Teaching from the Pulpit
In recent years, U.S. pastors say they are teaching about sexual and domestic violence more often from the pulpit. The 2014 Broken Silence report found that 34 percent of pastors said they addressed sexual and gender based violence several times a year or more in their teachings. In the 2018 Broken Silence 2.0 report, 52 percent of pastors said the same. Each panelist noted that the Bible has plenty to say about SGBV, and that churches need to continue to step up and take on their responsibility.
Dr. Lusi said simply, “It is the job of the church… We must teach that rape is not acceptable… Paul said the body is a temple. That means women’s bodies are temples.”
“The Bible has plenty of text to use in preaching against sexual violence,” Dr. Coleman added.
Barnett noted that even though the key lessons are in the text, “Violence against women is often out of the lectionary.”
Part of the problem, noted Kirsten Laursen Muth, Special Advisor for International Programs at Episcopal Relief & Development, is a lack of training and preparation. According Broken Silence 2.0, 90 percent of pastors reported responding to sexual and domestic violence in their congregations, but less than half ever received training for it. This can, and does, lead to faith leaders often inadvertently doing more harm than good in their teachings and responses.
Muth added, “There are groups in churches that have tremendous ability to deliver messages of prevention of SGBV,” but clergy training and interpretation are important to underpin that effort. “Working with faith leaders to reinterpret (patriarchal) Biblical text is critical,” she said.
Emotional and Spiritual Healing
In response to Barnett’s question, “Why do you believe the church should play a role in the social protection system for victims/survivors?” Dr. Coleman noted the role of churches in supporting a survivors’ emotional and spiritual healing.
“We need to push churches to use the text to talk about suffering and forgiveness…” she said. “There’s a big difference between forgiveness and reconciliation.

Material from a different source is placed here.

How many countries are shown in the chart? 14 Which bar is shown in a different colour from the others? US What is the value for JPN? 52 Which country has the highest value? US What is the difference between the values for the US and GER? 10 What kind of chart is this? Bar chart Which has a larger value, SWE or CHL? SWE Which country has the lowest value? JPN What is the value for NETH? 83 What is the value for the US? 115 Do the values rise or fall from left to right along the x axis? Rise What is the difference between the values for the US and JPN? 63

Churches have to do a better job of talking about forgiveness, especially among women survivors. Forgiveness is the hardest thing God asks us to do,” she added, expressing the idea that forgiveness is required for personal healing, but it does not equate to reconciling with an abuser or staying in an abusive situation.
While the Church as an institution has a powerful role to play, each of the panelists also noted the power of the individual and the need to develop strong, trustworthy personal relationships to prevent and respond to violence.

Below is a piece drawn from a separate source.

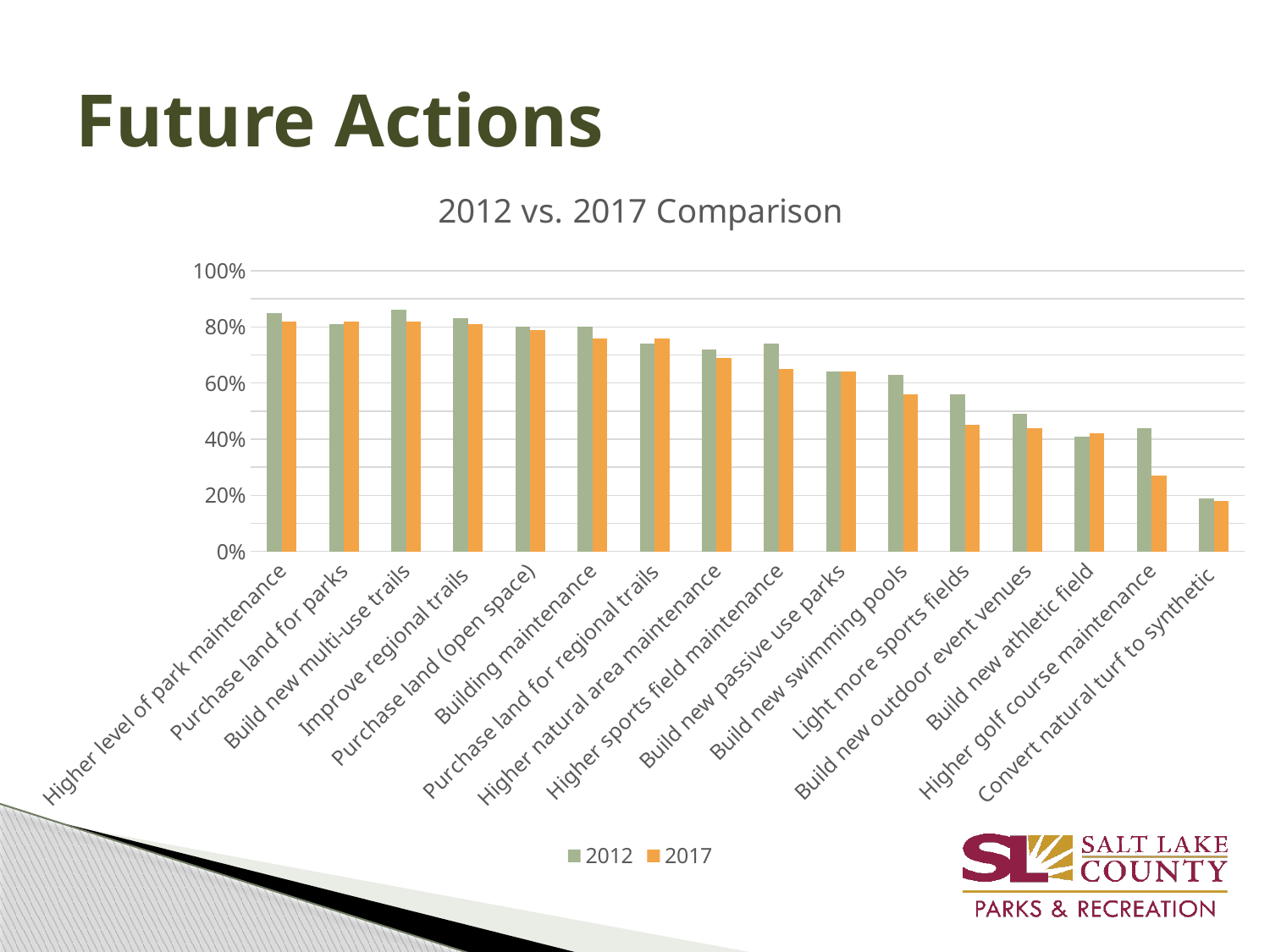
Do the 2012 values generally rise or fall moving from left to right along the x axis? fall Which category has the lowest value for 2012? Convert natural turf to synthetic How many series does the legend list? 2 What is the title of the chart? 2012 vs. 2017 Comparison Is the 2017 value for Higher golf course maintenance greater or less than 40%? less Is the 2012 value for Build new outdoor event venues greater or less than 60%? less Is the 2012 value for Convert natural turf to synthetic greater or less than 40%? less Which category has the lowest value for 2017? Convert natural turf to synthetic How many categories are shown on the x axis? 16 For Higher golf course maintenance, which series has the larger value, 2012 or 2017? 2012 What kind of chart is shown on the slide? bar chart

Muth said, “We are finally starting to see the church taking responsibility… but just as this kind of violence is personal, the change will be personal too.”
“The Church’s response to SGBV starts with the relationship the religious leader has with the survivor and the caregivers who can help,” Dr. Coleman added, underscoring the need for faith leaders to be part of a larger network of support for survivors, including rape crisis centers and other trained advocates and case workers.
Dr. Lusi noted the role of male advocates and gender sensitivity in the prevention of violence. “We must invest in men too,” he said. “We call it positive masculinity. In the DRC, we work with the military and football players to champion good behavior and responsibility.”